Pimenta-do-reino: A cultura da pimenta-do-reino
está concentrada na Colónia Agrícola de Matapi e
foi introduzida na década de 1970, com mudas
oriundas de Tomé-Açu (PA), por iniciativa do
poder público.
Citros: A produção de laranja vem aumentando
gradativamente, graças ao incentivo do governo,
que nos últimos cinco anos, vem distribuindo
mudas produzidas pela Companhia de
Desenvolvimento do Amapá (CODEASA), hoje CODAP
ou adquiridas em outras Unidades da Federação,
através da Secretaria de Agricultura. A
continuar esta tendência, espera-se que em
poucos anos, o Amapá seja auto-suficiente em
laranja.
Banana: O Amapá já foi um grande produtor de
banana, chegando a abastecer o mercado local e
comercializar o excedente para o Estado do Pará.
Com a infestação dos bananais pela doença
conhecida por "moko da bananeira", transmitida
pela bactéria do género Pseudomonas, descoberta
por técnicos do Ministério da Agricultura e da
Universidade Rural do Rio de Janeiro por volta
de 1978, a produção começou a decair, sendo hoje
insuficiente para atender o consumo local.
Pecuária: A pecuária do Amapá é extensiva sem
aplicações das técnicas recomendadas e manejos
adequados às peculiaridades da região. Os
programas de incentivos do governo à pecuária
são as realizações das exposições, feiras e
aquisição de animais melhores em outras Unidades
da Federação, para revenda aos criadores com
vistas à melhoria do padrão de rebanho, além da
assistência técnica aos produtores. Muito embora
o Amapá seja adoptado de condições favoráveis
para o cultivo da pecuária extensiva com
predominância para a criação do gado bovino e
bubalino, ainda não possui uma pecuária de corte
em condições de atender as necessidades do
mercado interno. Assim, sendo, importa de outros
centros produtores aproximadamente 90% do seu
consumo, acontecendo o mesmo com a produção do
frango e suínos. O principal centro fornecedor
de carne é o Estado do Pará (Ilha do Marajó).
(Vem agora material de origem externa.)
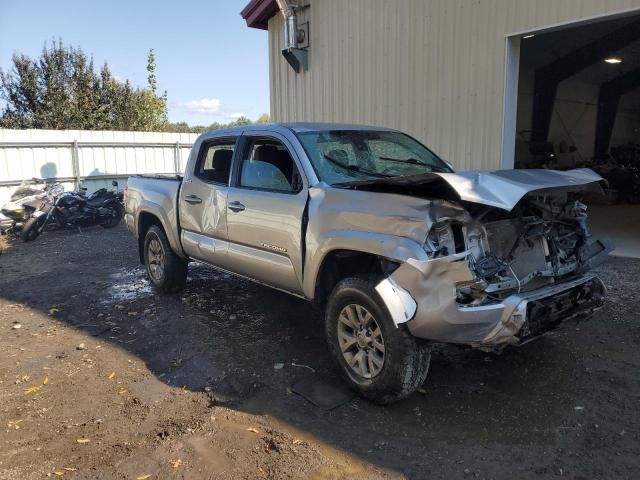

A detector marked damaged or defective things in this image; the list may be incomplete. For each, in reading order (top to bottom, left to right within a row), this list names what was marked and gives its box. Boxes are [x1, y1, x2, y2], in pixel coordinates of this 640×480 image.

crumpled hood [340, 168, 604, 209]
crumpled hood [436, 169, 604, 210]
damaged front end [376, 169, 608, 348]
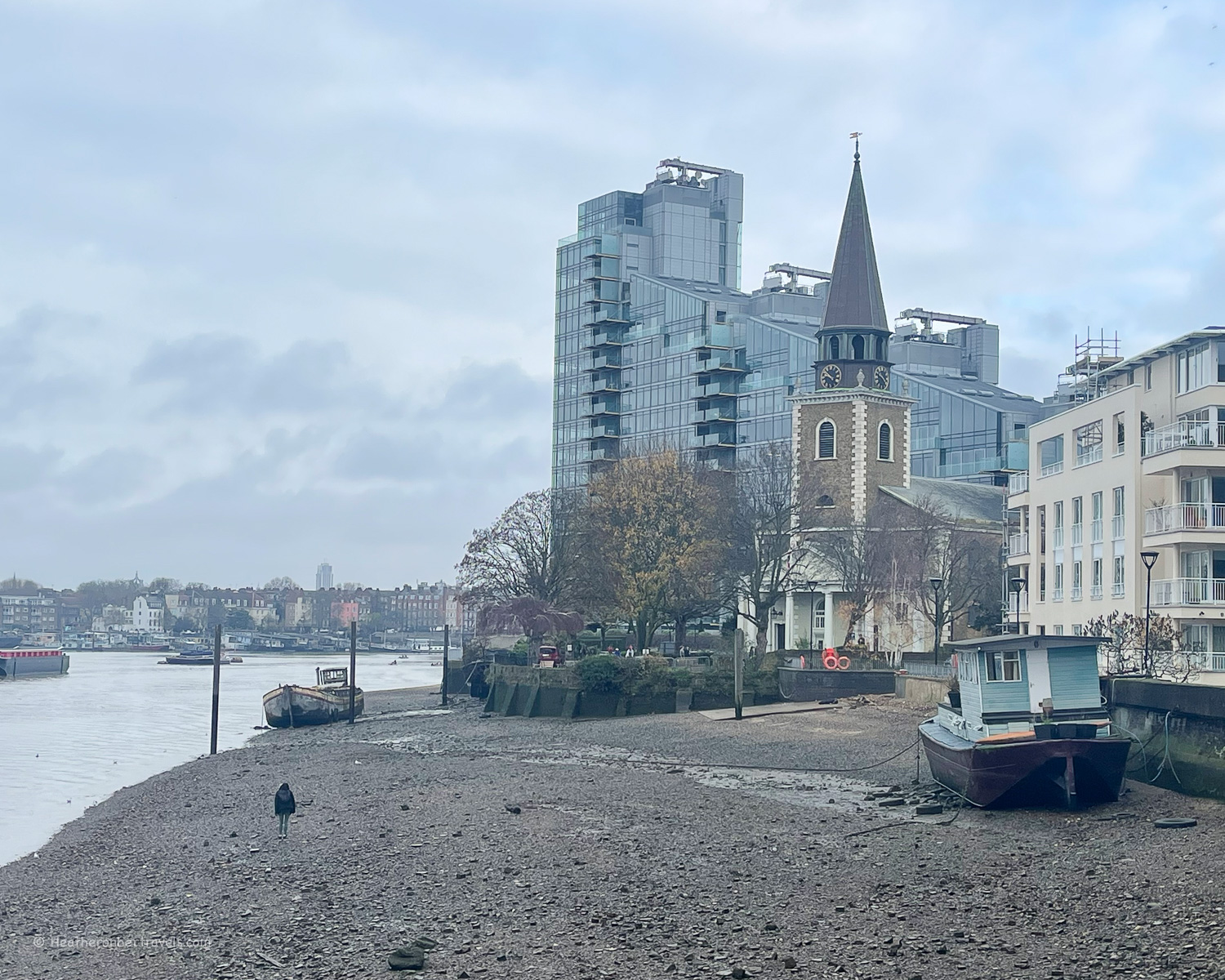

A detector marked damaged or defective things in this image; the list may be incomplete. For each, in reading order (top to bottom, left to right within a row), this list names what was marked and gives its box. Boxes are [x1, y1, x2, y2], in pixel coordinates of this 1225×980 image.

rusty boat hull [921, 720, 1127, 813]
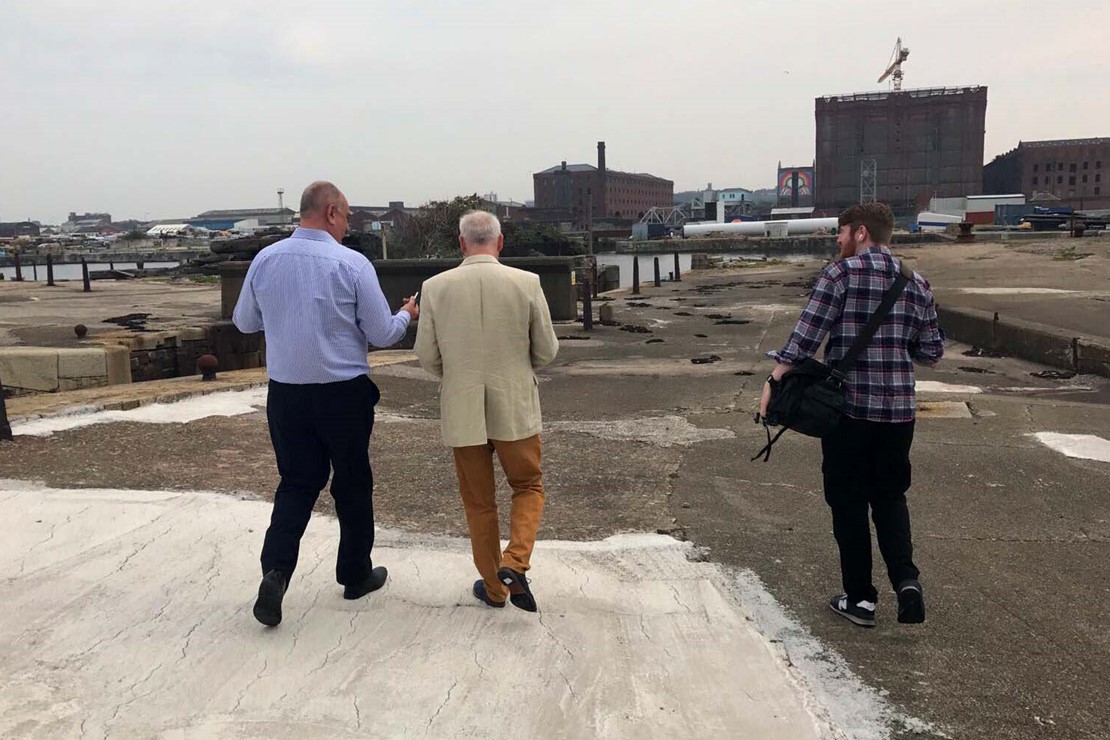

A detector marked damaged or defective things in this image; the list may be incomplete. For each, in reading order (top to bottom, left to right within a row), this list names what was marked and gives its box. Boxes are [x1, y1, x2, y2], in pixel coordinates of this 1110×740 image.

cracked concrete surface [0, 480, 896, 740]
Pesca: É considerada de grande expressão
económica cujo potencial ainda não foi
devidamente avaliado e nem explorado na extensão
do nível de importância que representa como
fonte de abastecimento e investimento para o
Amapá. As principais áreas de exploração são:
Porto de Santana, Arquipélago do Bailique, Vila
do Sucuriju, Ilha de Maracá, Foz do Cassiporé e
Costa do Amapá. As espécies mais exploradas são:
piramutaba, pescada, filhote, dourado, gurijuba,
pirarucu, tambaqui, pirapitinga, tucunaré,
piranha, traíra, acará, aruanã, sarda, jiju,
tamuatá, etc. Além das espécies acima citadas, o
Estado do Amapá possui sua costa rica em espécie
de crustáceo de grande valor de mercado
(camarão-rosa, camarão da água doce e o
caranguejo). O sistema produtivo predominante na
actividade pesqueira é o artesanal, utilizando
uma tecnologia simples tanto nos processos de
capturas e conservação como nas embarcações
utilizadas nas pescarias. Pode-se observar a
pesca artesanal em duas modalidades principais
conforme áreas de ocorrência.
Pesca de água doce: Ocorre nas áreas lacustres,
caracterizada pela utilização de pequenas
embarcações, notadamente montarias, como
capacidade média de 200kg de carga e apetrechos
de pesca de pequeno porte, destacando-se a rede
de malhar, linha de mão, pequenos espinhéis e
matapi, sendo este último usado na pesca do
camarão regional.
Índios do Amapá
http://www.amapa.net/info/
Amapá é o primeiro
estado brasileiro a ter todas as terras
indígenas demarcadas. Nas duas grandes reservas,
que representam 8,6% de todo o território
estadual, 140.276 km² , vivem as etnias - Galibi,
Karipuna, Palikur, Waiapi e Galibi Marworno.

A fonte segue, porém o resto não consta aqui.